D’un point de vue stratégique, souligne Jeremy D’Hoinne, directeur de recherche pour la sécurité réseau chez Gartner, dans un email, l’acquisition de Sourcefire devrait permettre à Cisco «d’atteindre 500 M$ de chiffre d’affaires sur ce marché où la croissance est proche de zéro». Mais tout en investissant ce secteur, le groupe de Chambers pourrait également s’ouvrir à une autre cible d’entreprises : «l’acquisition de Sourcefire par Cisco montre un engagement fort sur la sécurité, et ouvre les portes à Cisco d’entreprises très sensibles à la sécurité, alors qu’historiquement, l’offre sécurité Cisco était plutôt choisie en complément de son offre réseau», poursuit-il. Ce serait une explication du prix élevé payé par le constructeur californien. Car avec Sourcefire, Cisco passe du statut d’équipementier réseau qui propose des outils complémentaires de sécurité, à un acteur global de la sécurité et des réseaux.

S’il existe certes des chevauchements forts entre les produits IPS des deux firmes, Jeremy D’Hoinne considère que le pare-feu de Sourcefire, très récent, «ne fera pas d’ombre à la gamme ASA de Cisco». Sur la partie IPS, l’enjeu portera selon lui sur «l’unification de la console de management, mais également sur la supervision».  La partie détection des menaces FireAMP de Sourcefire apparait quant à elle complémentaire de l’offre de Cisco. «Les capacités d’analyse et de surveillance de l’état d’une station de travail permettent à Sourcefire de détecter des attaques plus évoluées que les simples virus et pourraient compléter l’offre existante de Cisco.»

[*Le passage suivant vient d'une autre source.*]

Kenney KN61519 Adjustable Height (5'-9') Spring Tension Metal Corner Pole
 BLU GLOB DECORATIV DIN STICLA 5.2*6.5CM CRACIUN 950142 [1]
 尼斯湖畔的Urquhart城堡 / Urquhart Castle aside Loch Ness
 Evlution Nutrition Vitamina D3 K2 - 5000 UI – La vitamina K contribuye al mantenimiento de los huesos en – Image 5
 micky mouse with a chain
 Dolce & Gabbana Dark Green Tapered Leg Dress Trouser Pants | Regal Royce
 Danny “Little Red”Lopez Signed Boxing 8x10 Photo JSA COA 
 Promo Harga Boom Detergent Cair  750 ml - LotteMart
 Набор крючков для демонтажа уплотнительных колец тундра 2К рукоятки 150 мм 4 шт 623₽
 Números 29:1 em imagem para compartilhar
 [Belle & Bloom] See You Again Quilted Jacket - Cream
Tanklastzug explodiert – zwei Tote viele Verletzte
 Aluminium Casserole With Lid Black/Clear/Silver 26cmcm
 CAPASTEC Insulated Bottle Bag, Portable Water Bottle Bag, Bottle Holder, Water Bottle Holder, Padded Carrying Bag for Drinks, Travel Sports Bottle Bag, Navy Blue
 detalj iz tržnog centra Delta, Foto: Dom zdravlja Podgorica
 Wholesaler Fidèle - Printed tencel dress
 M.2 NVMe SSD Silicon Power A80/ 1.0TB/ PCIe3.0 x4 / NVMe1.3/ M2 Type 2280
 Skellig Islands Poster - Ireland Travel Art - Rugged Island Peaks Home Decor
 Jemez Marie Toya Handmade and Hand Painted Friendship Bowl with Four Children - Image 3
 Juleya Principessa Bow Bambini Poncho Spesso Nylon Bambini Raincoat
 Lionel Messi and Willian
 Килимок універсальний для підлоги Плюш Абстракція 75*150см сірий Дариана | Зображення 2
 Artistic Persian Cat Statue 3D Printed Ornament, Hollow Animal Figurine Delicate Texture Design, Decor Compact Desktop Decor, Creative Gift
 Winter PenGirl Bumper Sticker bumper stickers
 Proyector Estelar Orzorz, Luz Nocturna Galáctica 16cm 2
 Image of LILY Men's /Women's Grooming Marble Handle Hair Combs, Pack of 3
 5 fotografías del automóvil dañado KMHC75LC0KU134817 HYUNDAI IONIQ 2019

La principale difficulté pour John Chambers pourrait être ailleurs : fondre Sourcefire dans l’éco-système Cisco. «Même si la qualité des solutions Sourcefire est reconnue, les clients existants de Cisco sont fortement attachés à l’écosystème Cisco, et ne basculeront pas naturellement vers un nouveau système». D’autant «qu’il est très difficile d’imposer le déploiement d’un agent supplémentaire aux entreprises», explique Jeremy D’Hoinne. Cisco devra ainsi travailler à éduquer son écosystème et lui inculquer qu’il est lui-aussi un acteur à part entière de la sécurité...voire de l’Open Source avec Snort et ClamAV. «Cisco n’a pas montré par le passé un enthousiasme particulier pour l’open-source, même si leur discours se veut rassurant sur le sujet», indique enfin le directeur de recherche de Gartner.